I wanted search over my own notes that understood meaning, not just keywords, and I did not want my notes leaving the machine to get it. It turns out you no longer have to choose. A small sentence-embedding model runs perfectly happily on a laptop CPU, and "small" here is a few hundred megabytes, not the kind of thing that needs a GPU and a second mortgage.
The shape is unglamorous and that is the appeal. Embed each note into a vector once. Embed the query the same way at search time. Compare with cosine similarity and return the nearest. No API key, no per-request cost, no quietly shipping my half-finished thoughts to someone else's servers to be logged.

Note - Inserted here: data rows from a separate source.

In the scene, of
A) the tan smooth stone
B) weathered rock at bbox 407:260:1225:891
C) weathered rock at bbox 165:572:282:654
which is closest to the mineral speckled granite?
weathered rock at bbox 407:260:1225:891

from sentence_transformers import SentenceTransformer, util
model = SentenceTransformer("all-MiniLM-L6-v2")
doc_vecs = model.encode(docs, convert_to_tensor=True)
hits = util.semantic_search(model.encode(query), doc_vecs, top_k=5)
For a few thousand notes you do not even need a vector database. The whole set of vectors fits in memory and a brute-force comparison returns in milliseconds. I bolted a vector store on later, but only because I enjoy the tidiness, not because the maths demanded it.
The results are not magic. It will not answer questions. But it finds the note I half-remember from a phrase that shares no words with what I actually wrote, and it does it offline, on my hardware, with my data staying mine. For personal search that is exactly the right amount of clever.